BAHAN SUMBER:
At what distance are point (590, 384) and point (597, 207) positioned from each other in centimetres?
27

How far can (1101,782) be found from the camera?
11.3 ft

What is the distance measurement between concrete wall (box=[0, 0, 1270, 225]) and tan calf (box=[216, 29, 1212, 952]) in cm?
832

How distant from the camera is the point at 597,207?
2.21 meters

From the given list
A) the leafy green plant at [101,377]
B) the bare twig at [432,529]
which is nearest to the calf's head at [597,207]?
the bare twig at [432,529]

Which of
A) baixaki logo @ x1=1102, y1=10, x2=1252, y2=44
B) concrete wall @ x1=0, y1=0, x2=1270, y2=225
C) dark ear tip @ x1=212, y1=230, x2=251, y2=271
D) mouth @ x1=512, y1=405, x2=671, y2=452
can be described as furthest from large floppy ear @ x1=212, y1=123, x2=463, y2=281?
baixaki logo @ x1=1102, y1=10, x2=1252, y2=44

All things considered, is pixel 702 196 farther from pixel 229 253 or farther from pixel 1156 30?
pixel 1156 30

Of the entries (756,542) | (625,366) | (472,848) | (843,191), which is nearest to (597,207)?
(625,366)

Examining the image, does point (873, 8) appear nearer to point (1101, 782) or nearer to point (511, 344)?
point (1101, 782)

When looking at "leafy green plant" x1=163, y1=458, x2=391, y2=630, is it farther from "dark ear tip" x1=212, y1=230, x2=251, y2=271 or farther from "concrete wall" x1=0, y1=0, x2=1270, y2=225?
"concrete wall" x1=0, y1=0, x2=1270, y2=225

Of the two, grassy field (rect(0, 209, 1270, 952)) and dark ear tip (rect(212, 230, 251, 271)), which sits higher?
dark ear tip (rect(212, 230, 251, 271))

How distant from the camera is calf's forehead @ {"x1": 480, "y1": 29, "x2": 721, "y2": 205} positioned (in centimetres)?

YANG HARUS DIKERJAKAN:
Tulis ulang semua entri di atas dan tukar setiap "camera" dengan "viewer". Bagian lain biarkan sama persis.

JAWABANNYA:
At what distance are point (590, 384) and point (597, 207) positioned from each other in centimetres?
27

How far can (1101,782) be found from the viewer?
11.3 ft

What is the distance measurement between concrete wall (box=[0, 0, 1270, 225]) and tan calf (box=[216, 29, 1212, 952]) in cm?
832

How distant from the viewer is the point at 597,207?
2.21 meters

From the given list
A) the leafy green plant at [101,377]
B) the bare twig at [432,529]
which is nearest to the calf's head at [597,207]?
the bare twig at [432,529]

Which of
A) baixaki logo @ x1=1102, y1=10, x2=1252, y2=44
B) concrete wall @ x1=0, y1=0, x2=1270, y2=225
C) dark ear tip @ x1=212, y1=230, x2=251, y2=271
D) mouth @ x1=512, y1=405, x2=671, y2=452
can be described as furthest from large floppy ear @ x1=212, y1=123, x2=463, y2=281?
baixaki logo @ x1=1102, y1=10, x2=1252, y2=44

All things considered, is pixel 702 196 farther from pixel 229 253 or farther from pixel 1156 30?
pixel 1156 30

Of the entries (756,542) | (625,366) | (472,848) | (843,191), which is nearest to (597,207)?
(625,366)

Examining the image, does point (873, 8) appear nearer to point (1101, 782) or nearer to point (511, 344)?
point (1101, 782)

When looking at "leafy green plant" x1=163, y1=458, x2=391, y2=630, is it farther from "dark ear tip" x1=212, y1=230, x2=251, y2=271 or farther from "concrete wall" x1=0, y1=0, x2=1270, y2=225?
"concrete wall" x1=0, y1=0, x2=1270, y2=225

Of the two, grassy field (rect(0, 209, 1270, 952)) and dark ear tip (rect(212, 230, 251, 271)), which sits higher?
dark ear tip (rect(212, 230, 251, 271))

How distant from the viewer is calf's forehead @ {"x1": 480, "y1": 29, "x2": 721, "y2": 205} positioned (in centimetres)?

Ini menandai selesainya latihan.